Its birth wasn’t entirely straight-forward, however. The car that appeared at the NEC that October was pretty much a rebodied version of the old-school V8S which had been launched earlier that year. But when Wheeler and his team returned to Blackpool, they had a rethink. The finished car that eventually rolled out of the factory more than a year later was quite a different animal, using the heavily triangulated steel spaceframe chassis, wider track and all-wishbone suspension of the Tuscan racer.
As engineer John Ravenscroft, a key players at TVR during the Wheeler years, later explained: ‘Originally the Griff was going to be a replacement for the S and there was going to be another car, a Tuscan road car. But the Griffith sort of became that car…’
If the Tuscan gave the Griff its race-proven underpinnings, it was Ravenscroft himself who was largely responsible for the Griff’s good looks. ‘Peter wanted a traditional looking British sports car, so we did the full-scale foam model with upright headlights. I thought it was a horrible, boring, old-fashioned thing. One day I just lopped off the front of the wing where the headlight was, and that left this sort of headlight shape, and I thought, hmm, that looks nice…’
One of the most striking things about the Griff was the total lack of clutter – all the lights were carefully set into the curves; there were no visible handles for the doors or bootlid; the rear numberplate was even backlit to avoid having a light-housing protruding above it. Meanwhile Wheeler and Ravenscroft had avoided unsightly shutlines by hiding the edges of the bonnet and doors in clever recesses. It was this sort of attention to detail that marked the Griffith out as a cut above the norm for a small specialist car maker. The interior was a similar revelation, its swooping curves and alloy detailing burying any lingering kitcar associations and setting the standard for all the fabulous and increasingly exotic TVRs that followed.

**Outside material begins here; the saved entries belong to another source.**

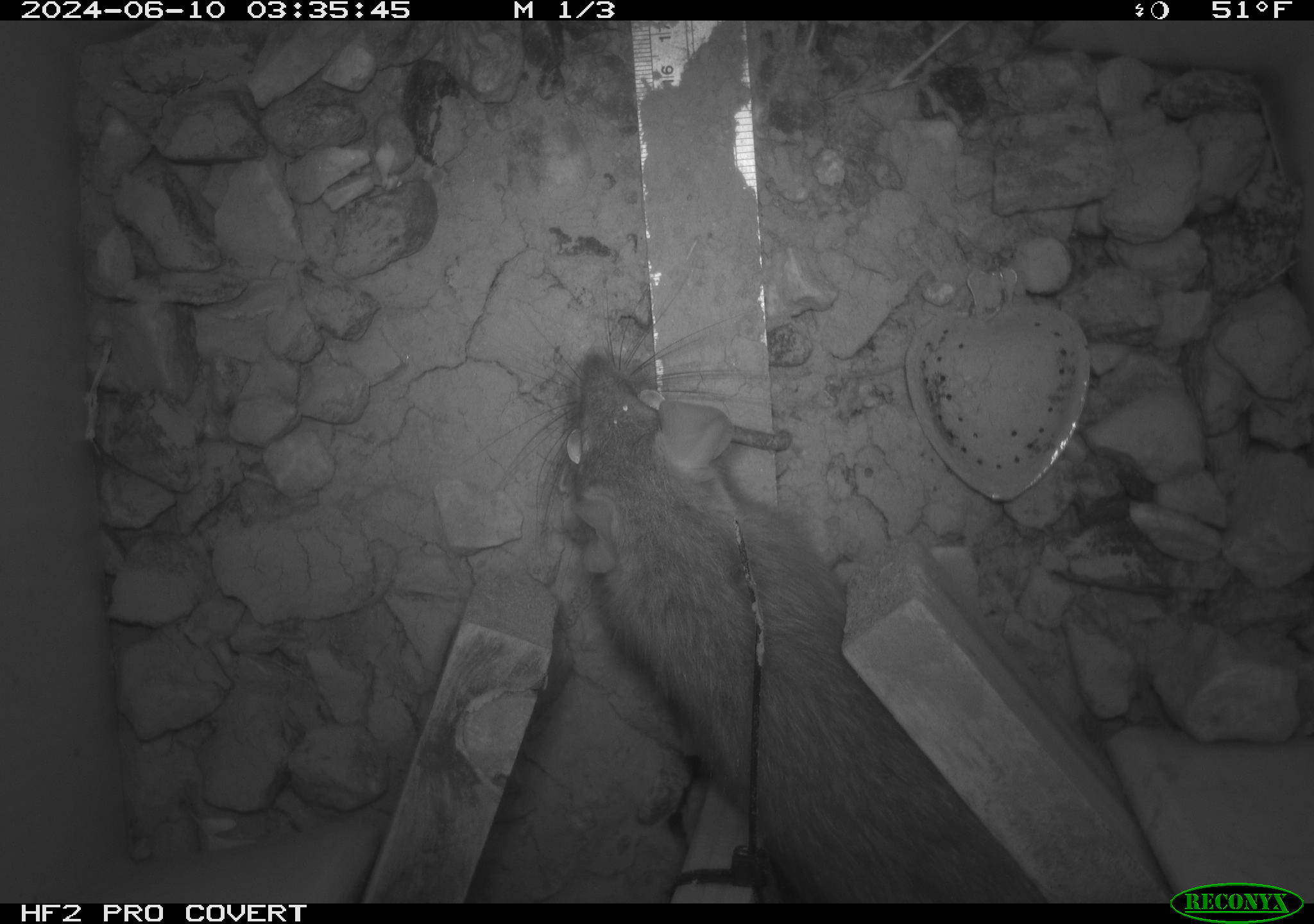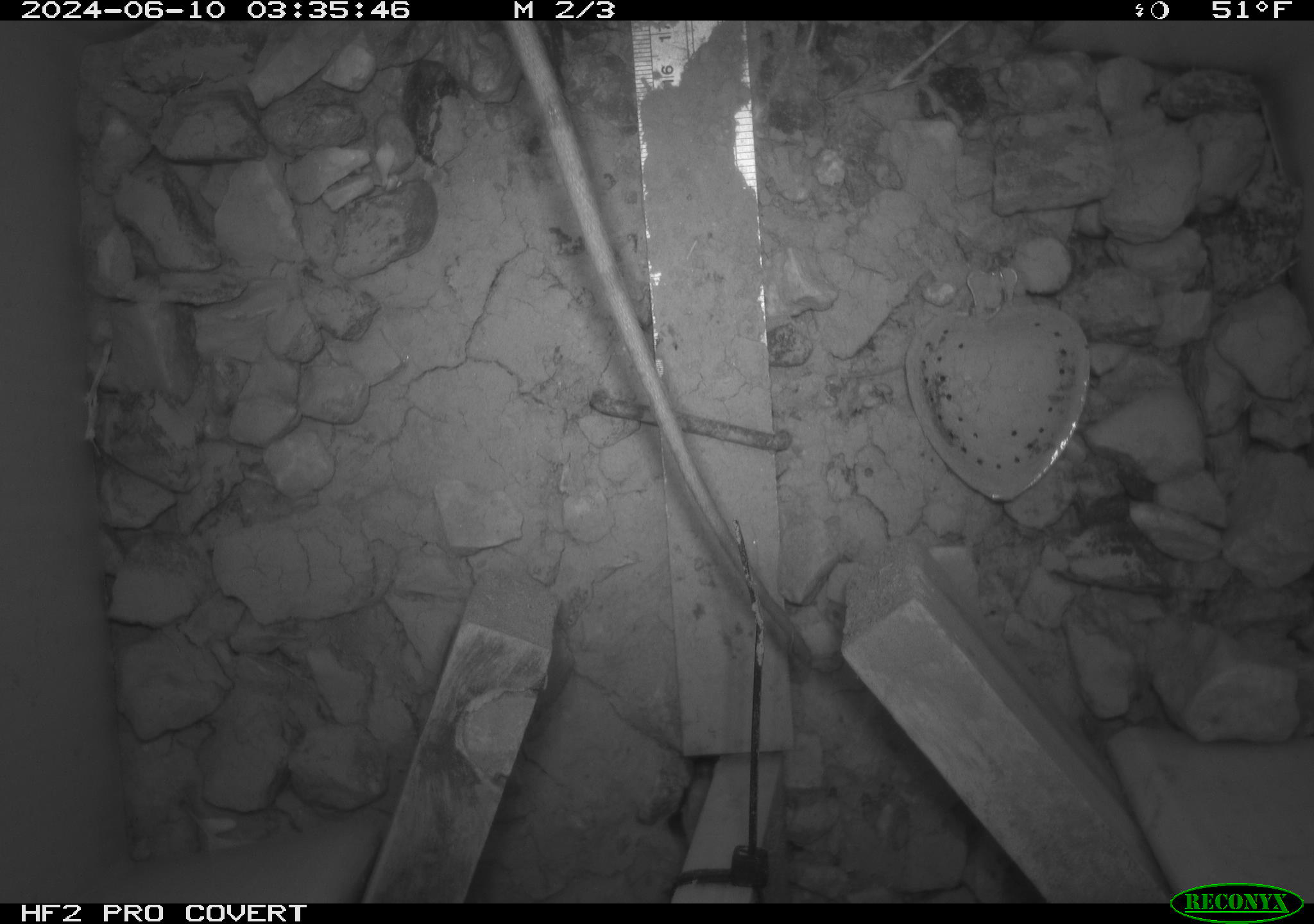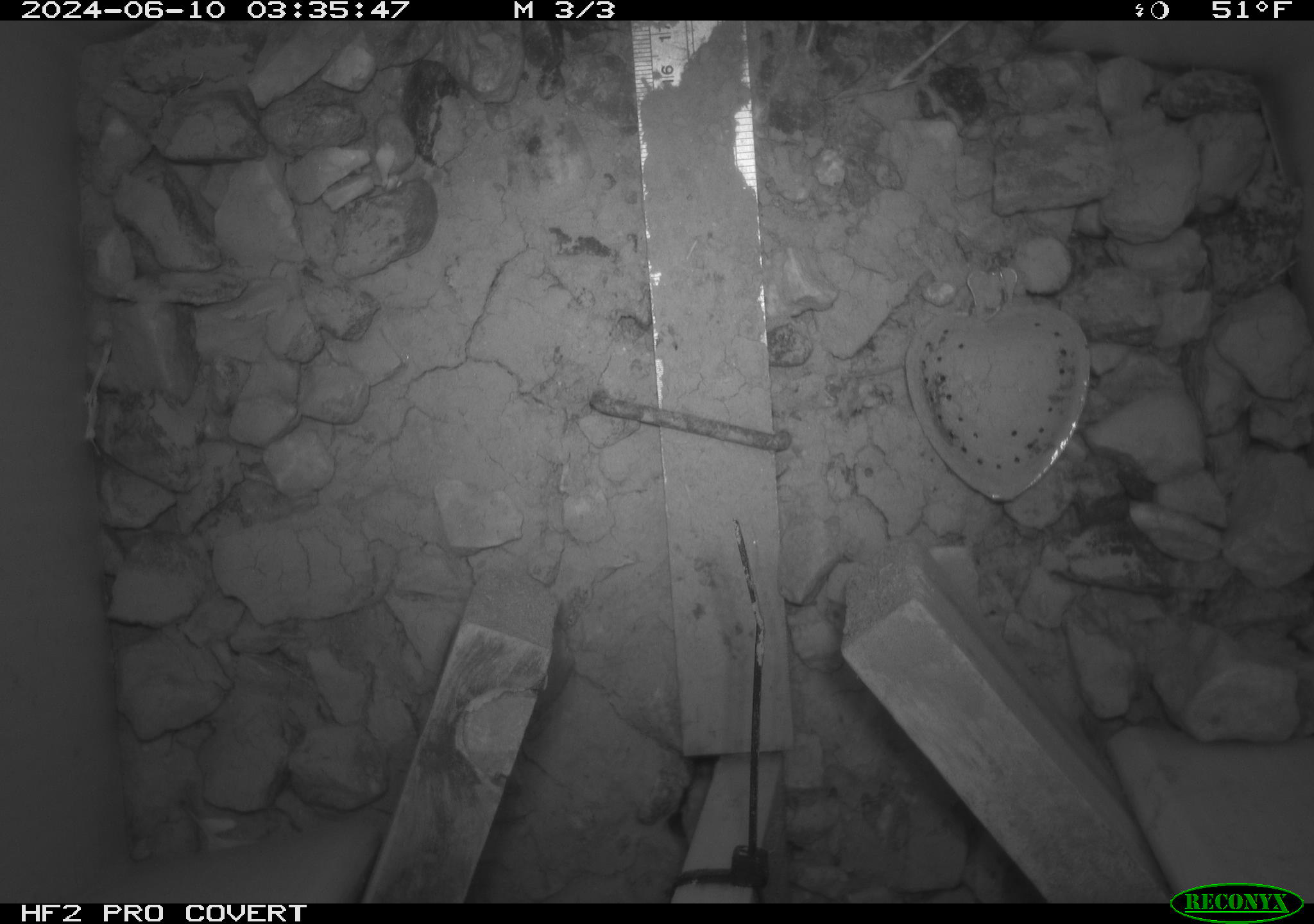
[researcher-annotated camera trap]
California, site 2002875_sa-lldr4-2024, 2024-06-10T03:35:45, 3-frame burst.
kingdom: Animalia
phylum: Chordata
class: Mammalia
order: Rodentia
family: Muridae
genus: Rattus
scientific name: Rattus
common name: rat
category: rattus species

The name ‘Griffith’, on the other hand, was a blast from TVR’s distant past. In the early ’60s, US garage owner Jack Griffith dropped a Ford V8 into the tiny TVR Grantura, creating a savagely quick and notoriously tricky handling hotrod. The 1990s Griffith was a far more manageable proposition, though, like Wheeler himself, it didn’t suffer fools. There was no traction or stability control, no ABS, and on the earliest cars no power steering either. ‘There’s just less bullshit in our cars,’ as Wheeler memorably put it.
The engines were 240bhp 4.0-litre and 280bhp 4.3-litre versions of the TVR-fettled Rover V8 mated to the five-speed manual gearbox from the Rover SD1. When we road tested a 4.3 on Performance Car in the spring of 1992 we recorded 0-60 in 4.8sec, 0-100 in 11.2 and a top speed of 155mph on Millbrook’s bowl (call it 160mph on a straight). The handling still needed a little refinement, but it was already pretty well sorted; everything else was absolutely spot on. It looked fantastic, went like a rocket, and sounded even better. Suddenly there was a genuine British alternative to a Porsche or BMW. The Bristol Avenue factory was soon flat out producing around 600 a year.
That the Griffith was so right straight out of the box was proven by the fact it stayed in production, essentially unchanged, for ten years. Total production was around 3000, and although the more practical Chimaera eventually outsold it three to one, it was the Griffith that first grabbed the world’s attention and turned TVR from being just another maker of plastic sports cars into an iconic performance marque which, for the best part of 15 years, would rival the world’s best.